DIRECTIVE 1:
Render the following sentence from the audit report digest into French: "The University did not have adequate controls over contracting procedures."
DIRECTIVE 2:
Reproduce a passage of the audit report digest verbatim. Begin at the words "During our audit" and stop after the words "eleven years ago.".

PAGE EXTRACT:
######
REPORT DIGEST
CHICAGO STATE UNIVERSITY
FINANCIAL AUDIT AND COMPLIANCE EXAMINATION
(In accordance with the Single Audit Act and OMB Circular A-133)
For the Year Ended: June 30, 2009
Summary of Findings:
Total this year 13
Total last year 20
Repeated from last year 7
Release Date: March 16, 2010
State of Illinois Office of the Auditor General
WILLIAM G. HOLLAND, AUDITOR GENERAL
To obtain a copy of the Report contact:
Office of the Auditor General, Iles Park Plaza, 740 E. Ash Street, Springfield, IL 62703
(217) 782-6046 or TTY (888) 261-2887
This Report Digest and Full Report are also available on the worldwide web at http://www.auditor.illinois.gov
SYNOPSIS
• The University did not have procedures in place to periodically monitor unclaimed monies to determine proper and timely disposition of the funds in compliance with the Uniform Disposition of Unclaimed Property Act.
• The University did not process certain expenditures accurately and did not pay certain expenditures in a timely manner.
• The University did not process certain expenditures in compliance with Purchasing Card Policy and Procedures.
• The University did not have supporting documentation for certain expenditures charged to Federal programs and charged expenditures to the incorrect fiscal year.
• The University did not reconcile its Student Financial Aid awards and expenditure records on a monthly basis.
• The University did not have adequate controls over contracting procedures.
• The University did not establish appropriate controls to prohibit subsidies between accounting entities (auxiliary enterprises and activities) during the current fiscal year.
FINDINGS,
CONCLUSIONS, AND RECOMMENDATIONS
FAILURE TO MONITOR COMPLIANCE WITH UNCLAIMED PROPERTY ACT
The University did not have procedures in place to periodically monitor unclaimed monies to determine proper and timely disposition of the funds in compliance with the Unclaimed Property Act.
During our audit we noted that the University had three accounts included in the accounts payable balance that solely contained stale checks. Stale checks are old outstanding checks that have not been cashed. During the current year, the University had been reviewing these accounts. However, the balance in all three accounts increased. Some of these checks were issued over eleven years ago.
The Uniform Disposition of Unclaimed Property Act (765 ILCS 1025/11(a)) states that every person holding funds or other property, tangible or intangible, presumed abandoned under this Act shall report and remit abandoned property specified in the report to the State Treasurer with respect to the property as hereinafter provided. According to the Act (765 ILCS 1025/8.1(a)), all tangible personal property or intangible personal property and all debts owed or entrusted funds or other property held by any federal, state or local government or governmental subdivision, agency, entity, officer or appointee thereof, shall be presumed abandoned if the property has remained unclaimed for 7 years. (Finding 1, page 18)
We recommended that the University establish appropriate procedures for stale checks. We also recommended that the University comply with the requirements of the Act.
######
GIVEN RECORDS:
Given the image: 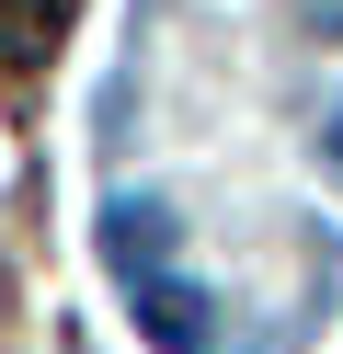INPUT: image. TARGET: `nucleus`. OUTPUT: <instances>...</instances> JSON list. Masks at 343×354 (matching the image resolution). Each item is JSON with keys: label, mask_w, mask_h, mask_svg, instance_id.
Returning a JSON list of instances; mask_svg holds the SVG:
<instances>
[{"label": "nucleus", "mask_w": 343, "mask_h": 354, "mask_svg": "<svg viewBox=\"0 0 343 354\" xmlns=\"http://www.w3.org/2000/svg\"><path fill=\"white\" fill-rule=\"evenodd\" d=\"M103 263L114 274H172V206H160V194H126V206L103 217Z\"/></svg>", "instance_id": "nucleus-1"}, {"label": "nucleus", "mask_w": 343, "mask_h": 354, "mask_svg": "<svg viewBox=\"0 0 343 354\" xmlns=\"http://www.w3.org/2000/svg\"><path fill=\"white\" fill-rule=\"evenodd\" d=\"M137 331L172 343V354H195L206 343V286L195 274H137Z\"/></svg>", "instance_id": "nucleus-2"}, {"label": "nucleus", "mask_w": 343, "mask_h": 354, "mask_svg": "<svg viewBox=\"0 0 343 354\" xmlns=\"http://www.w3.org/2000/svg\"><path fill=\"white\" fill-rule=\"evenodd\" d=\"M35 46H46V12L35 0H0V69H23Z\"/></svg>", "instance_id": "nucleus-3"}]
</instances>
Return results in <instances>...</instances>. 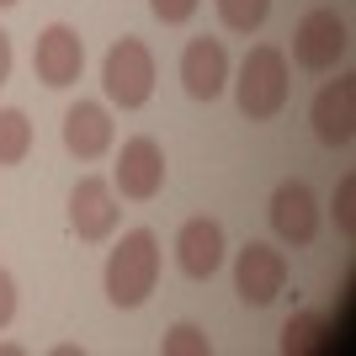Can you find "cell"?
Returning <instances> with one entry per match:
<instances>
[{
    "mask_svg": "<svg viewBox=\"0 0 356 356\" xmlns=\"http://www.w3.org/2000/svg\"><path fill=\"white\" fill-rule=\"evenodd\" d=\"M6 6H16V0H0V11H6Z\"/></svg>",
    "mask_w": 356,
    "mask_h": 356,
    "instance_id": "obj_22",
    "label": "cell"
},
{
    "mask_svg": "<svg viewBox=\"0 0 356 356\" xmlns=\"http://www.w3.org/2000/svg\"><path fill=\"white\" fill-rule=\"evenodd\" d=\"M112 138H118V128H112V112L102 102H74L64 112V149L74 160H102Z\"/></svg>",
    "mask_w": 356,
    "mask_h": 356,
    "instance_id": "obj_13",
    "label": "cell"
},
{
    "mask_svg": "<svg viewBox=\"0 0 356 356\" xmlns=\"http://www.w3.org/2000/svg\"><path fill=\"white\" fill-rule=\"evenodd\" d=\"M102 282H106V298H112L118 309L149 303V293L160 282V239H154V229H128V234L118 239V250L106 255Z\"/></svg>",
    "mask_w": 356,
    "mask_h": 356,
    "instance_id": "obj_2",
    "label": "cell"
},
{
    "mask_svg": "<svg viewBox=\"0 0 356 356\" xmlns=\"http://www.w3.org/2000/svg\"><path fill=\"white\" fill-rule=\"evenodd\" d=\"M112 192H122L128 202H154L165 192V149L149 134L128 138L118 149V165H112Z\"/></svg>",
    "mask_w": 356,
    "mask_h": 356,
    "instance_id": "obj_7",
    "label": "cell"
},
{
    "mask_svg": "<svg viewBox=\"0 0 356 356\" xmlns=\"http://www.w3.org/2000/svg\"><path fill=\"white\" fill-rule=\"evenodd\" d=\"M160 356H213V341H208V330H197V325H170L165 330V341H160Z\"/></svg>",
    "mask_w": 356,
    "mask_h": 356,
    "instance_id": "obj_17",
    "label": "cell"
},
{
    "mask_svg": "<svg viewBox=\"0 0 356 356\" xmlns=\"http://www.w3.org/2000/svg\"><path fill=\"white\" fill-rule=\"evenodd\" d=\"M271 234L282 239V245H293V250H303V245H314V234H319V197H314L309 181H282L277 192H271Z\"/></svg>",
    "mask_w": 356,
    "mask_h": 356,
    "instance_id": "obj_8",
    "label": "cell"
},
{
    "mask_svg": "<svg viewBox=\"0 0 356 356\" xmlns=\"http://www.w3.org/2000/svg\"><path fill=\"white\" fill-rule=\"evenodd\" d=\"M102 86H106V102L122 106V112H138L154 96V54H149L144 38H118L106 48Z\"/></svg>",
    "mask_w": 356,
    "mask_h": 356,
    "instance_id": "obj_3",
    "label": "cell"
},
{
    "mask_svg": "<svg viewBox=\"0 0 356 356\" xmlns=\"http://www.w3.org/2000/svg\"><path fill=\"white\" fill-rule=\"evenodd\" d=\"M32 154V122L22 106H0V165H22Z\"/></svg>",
######
RIGHT ANSWER 1:
L'Université ne disposait pas de contrôles adéquats sur ses procédures de passation de marchés.

RIGHT ANSWER 2:
During our audit we noted that the University had three accounts included in the accounts payable balance that solely contained stale checks. Stale checks are old outstanding checks that have not been cashed. During the current year, the University had been reviewing these accounts. However, the balance in all three accounts increased. Some of these checks were issued over eleven years ago.